Implicit in any discussion about finance team innovations is an acknowledgment of the special role that finance plays at the intersection of large businesses. In technical terms, we collect a ton of information from everywhere: doing so in a timely and standardized fashion so we can run reports as efficiently as possible and serve as a kind of single source of truth is one of the most vital functions we serve. Doing so successfully in our data-rich environment increasingly demands the kinds of financial process automation described here. Doing this well means we equip each key business with the intelligence they need to outperform expectations and compete at a high level in the marketplace.

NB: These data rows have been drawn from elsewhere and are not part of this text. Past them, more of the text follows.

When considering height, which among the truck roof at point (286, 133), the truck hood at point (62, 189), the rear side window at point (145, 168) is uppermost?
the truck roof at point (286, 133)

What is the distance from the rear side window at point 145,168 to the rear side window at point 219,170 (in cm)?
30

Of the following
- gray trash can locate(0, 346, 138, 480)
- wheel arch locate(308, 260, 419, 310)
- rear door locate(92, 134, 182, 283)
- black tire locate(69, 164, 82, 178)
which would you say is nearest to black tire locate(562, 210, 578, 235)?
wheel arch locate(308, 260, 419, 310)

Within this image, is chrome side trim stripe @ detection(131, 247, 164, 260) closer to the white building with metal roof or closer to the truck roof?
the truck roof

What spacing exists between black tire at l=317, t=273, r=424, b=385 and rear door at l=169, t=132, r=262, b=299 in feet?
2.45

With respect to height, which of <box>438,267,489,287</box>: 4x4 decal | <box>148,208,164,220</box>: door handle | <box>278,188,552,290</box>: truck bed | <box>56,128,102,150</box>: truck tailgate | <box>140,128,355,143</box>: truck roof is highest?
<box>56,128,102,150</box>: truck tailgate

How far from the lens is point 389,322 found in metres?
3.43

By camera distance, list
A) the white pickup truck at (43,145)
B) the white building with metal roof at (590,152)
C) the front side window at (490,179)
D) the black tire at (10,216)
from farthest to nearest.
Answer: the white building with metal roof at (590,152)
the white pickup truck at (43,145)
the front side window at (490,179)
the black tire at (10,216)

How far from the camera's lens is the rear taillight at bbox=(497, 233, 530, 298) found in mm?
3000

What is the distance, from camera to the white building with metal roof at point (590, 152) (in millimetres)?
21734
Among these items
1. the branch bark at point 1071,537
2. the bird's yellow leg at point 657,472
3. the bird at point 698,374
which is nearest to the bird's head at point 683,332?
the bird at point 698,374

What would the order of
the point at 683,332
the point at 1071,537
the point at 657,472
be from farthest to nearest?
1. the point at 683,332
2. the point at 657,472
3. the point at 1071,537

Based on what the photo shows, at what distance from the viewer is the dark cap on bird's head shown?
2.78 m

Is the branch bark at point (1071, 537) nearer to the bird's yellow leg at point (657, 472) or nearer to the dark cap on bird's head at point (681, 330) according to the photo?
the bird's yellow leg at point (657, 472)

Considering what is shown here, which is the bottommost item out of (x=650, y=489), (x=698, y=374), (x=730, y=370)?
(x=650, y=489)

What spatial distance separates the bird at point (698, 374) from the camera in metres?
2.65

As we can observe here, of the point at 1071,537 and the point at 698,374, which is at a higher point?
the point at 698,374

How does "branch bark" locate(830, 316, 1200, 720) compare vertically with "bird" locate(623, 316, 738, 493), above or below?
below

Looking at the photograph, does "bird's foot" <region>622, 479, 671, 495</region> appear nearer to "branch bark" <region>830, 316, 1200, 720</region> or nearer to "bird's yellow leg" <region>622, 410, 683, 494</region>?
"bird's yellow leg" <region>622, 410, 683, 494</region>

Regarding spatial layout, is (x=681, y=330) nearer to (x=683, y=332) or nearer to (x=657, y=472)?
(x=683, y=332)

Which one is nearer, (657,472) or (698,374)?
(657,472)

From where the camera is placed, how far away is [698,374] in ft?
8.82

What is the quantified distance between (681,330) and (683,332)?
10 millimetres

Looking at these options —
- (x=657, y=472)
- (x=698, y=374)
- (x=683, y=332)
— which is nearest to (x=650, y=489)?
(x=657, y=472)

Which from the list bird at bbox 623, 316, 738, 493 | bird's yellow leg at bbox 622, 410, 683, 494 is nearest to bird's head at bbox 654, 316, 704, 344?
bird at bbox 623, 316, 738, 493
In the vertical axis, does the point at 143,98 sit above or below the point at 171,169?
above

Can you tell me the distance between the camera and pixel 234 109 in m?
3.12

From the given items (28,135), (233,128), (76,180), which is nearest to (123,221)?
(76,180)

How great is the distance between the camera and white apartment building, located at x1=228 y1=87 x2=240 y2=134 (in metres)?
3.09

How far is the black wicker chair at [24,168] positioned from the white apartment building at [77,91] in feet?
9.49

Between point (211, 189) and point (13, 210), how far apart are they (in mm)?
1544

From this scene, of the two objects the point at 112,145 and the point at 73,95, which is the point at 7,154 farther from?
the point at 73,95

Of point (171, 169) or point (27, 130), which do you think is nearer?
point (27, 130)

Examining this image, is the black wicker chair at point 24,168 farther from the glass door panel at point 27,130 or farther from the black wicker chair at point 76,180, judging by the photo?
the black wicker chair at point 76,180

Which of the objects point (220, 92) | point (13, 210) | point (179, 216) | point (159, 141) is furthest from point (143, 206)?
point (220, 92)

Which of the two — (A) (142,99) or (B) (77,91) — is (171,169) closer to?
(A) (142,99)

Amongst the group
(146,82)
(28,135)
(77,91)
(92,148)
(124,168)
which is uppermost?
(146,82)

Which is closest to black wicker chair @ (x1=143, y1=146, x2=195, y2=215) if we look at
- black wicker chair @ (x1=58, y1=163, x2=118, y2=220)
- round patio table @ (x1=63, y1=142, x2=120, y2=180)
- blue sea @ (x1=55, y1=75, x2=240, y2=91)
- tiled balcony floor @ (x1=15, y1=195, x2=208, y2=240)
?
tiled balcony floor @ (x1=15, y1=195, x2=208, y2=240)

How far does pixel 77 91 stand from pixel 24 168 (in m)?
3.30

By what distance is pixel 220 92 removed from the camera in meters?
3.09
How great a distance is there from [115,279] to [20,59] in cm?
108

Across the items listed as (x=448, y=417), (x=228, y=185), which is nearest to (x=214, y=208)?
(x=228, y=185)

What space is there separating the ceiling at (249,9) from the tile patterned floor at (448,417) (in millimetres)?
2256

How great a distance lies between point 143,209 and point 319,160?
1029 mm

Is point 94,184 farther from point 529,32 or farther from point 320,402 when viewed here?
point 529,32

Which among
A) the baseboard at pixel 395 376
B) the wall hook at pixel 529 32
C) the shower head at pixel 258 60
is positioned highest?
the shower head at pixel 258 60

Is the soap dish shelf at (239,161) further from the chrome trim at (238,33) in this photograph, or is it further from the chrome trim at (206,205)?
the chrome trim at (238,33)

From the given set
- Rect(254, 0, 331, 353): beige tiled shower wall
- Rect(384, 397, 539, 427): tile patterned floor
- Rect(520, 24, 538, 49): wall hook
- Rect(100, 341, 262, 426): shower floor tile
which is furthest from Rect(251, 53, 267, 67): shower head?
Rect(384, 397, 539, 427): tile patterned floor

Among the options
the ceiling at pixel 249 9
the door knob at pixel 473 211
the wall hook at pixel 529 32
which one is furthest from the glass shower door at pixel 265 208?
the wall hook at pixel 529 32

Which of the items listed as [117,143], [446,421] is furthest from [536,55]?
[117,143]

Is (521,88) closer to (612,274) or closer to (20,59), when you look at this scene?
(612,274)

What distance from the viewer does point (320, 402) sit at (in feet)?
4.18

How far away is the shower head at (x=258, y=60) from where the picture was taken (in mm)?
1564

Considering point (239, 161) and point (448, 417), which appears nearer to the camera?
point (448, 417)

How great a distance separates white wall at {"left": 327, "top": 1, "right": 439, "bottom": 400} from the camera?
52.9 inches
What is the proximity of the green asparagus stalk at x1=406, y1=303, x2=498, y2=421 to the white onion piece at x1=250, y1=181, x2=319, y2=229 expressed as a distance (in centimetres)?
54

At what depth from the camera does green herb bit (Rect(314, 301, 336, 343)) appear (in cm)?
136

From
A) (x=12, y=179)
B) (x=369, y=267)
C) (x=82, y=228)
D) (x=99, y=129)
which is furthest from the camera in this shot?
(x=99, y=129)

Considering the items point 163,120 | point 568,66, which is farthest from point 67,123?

Indeed, when I work with our CEO and executive leadership team each year to define our objectives and key results (OKRs), it is with a keen understanding that what we are trying to achieve as a finance team well reflects what we are trying to accomplish across the firm more widely. Make no mistake: financial process automation is not an easy undertaking or one that happens overnight. Generally speaking, large organizations that undertake such an endeavor might feel that it moves slowly, but they will experience step-size improvements over time. This effort, however, can reap benefits in terms of accuracy, simplicity, and cost savings, increasing employee focus toward higher-value activities and a greater, more holistic understanding across a business as to how data lives, breathes and moves.